Ketiga, Taylor bisa mendulang hak ekonomi lebih luas dengan karya rekam ulang ini, seperti penggunaan untuk film atau iklan. Keempat, album-album rekam ulang ini pula yang menjadi pemantik orang-orang jadi menggila terhadap The Eras Tour.
"Saya pikir itu salah satu gerakan branding paling genius yang pernah dilakukan siapa pun," kata akademisi Teori Musik School of Music and Dance University of Oregon, Drew Nobile.
"Saya tidak bisa memikirkan cara lain untuk menjadi begitu kapitalis, sembari mengambil kembali kekuatan bagi seniman dan membuat cetak biru bagi musisi lainnya di masa depan," lanjutnya.
Maka wajar adanya bila Taylor Swift dinobatkan sebagai Person of the Year majalah Time pada 2023. Swift pun menjadi satu-satunya musisi perempuan yang meraih gelar tersebut, dan perempuan satu-satunya yang meraih gelar itu dua kali.
Wajar pula bila kekuatan Taylor Swift dan penggemar yang selalu ada di belakangnya membuat banyak negara 'mendadak jadi Swiftie' menginginkan ia datang lewat The Eras Tour karena mampu meningkatkan ekonomi setempat, terutama usai terhantam pandemi.
Di Jepang, The Eras Tour disebut CNN menambah pemasukan ekonomi hingga US$229,6 juta. Di Singapura, Channel News Asia menyebut permintaan penerbangan dan akomodasi naik 30 persen di masa pelaksaan The Eras Tour.

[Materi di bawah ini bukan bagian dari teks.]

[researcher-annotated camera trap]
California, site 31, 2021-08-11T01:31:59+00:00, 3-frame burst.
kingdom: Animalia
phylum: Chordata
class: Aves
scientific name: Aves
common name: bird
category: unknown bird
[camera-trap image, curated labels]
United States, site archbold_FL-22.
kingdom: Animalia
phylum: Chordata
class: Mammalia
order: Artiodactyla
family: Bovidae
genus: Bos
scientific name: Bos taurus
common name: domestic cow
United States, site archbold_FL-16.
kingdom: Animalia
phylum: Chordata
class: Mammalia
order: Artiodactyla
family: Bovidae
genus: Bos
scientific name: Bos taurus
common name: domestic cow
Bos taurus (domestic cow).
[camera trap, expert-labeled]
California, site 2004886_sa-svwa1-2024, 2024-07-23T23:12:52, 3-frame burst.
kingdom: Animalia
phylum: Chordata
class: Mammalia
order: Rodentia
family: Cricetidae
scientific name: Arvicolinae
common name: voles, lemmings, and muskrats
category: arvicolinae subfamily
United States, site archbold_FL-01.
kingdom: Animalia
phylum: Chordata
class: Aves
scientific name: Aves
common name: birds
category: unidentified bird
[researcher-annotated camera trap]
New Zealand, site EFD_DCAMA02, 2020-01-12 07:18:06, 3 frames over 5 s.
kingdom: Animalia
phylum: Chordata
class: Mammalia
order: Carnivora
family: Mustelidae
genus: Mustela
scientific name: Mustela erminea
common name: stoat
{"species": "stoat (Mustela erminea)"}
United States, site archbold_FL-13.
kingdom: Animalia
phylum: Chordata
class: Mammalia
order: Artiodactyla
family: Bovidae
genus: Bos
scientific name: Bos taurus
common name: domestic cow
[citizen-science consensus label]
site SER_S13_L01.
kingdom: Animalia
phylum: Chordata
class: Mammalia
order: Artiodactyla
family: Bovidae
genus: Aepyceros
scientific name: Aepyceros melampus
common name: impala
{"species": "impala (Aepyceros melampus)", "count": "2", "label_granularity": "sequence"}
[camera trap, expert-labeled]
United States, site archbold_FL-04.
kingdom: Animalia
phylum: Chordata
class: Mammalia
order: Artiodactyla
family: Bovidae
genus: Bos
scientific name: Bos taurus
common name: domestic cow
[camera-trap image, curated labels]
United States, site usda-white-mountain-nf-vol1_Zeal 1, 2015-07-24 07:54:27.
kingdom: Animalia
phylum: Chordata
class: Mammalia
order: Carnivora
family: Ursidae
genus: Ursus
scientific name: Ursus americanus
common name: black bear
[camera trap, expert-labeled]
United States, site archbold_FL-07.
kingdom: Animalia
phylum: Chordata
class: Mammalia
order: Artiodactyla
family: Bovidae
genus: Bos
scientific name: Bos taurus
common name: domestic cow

Namun tak pernah ada yang tahu, sampai kapan masa kejayaan Taylor Swift ini bertahan. Meski begitu, mengutip lagu Long Live (2010), Taylor Swift paham selama ia masih bersama penggemarnya, segalanya akan sangat mungkin terjadi.
"Will you take a moment? Promise me this, that you'll stand by me forever. But if, God forbid, fate should step in, and force us into a goodbye, if you have children someday, when they point to the pictures, please tell them my name. Tell them how the crowds went wild, tell them how I hope they shine,"
"Long, long live the walls we crashed through. How the kingdom lights shined just for me and you. And I was screaming, 'Long live all the magic we made'. And bring on all the pretenders, I'm not afraid. Singing long live all the mountains we moved, I had the time of my life fighting dragons with you."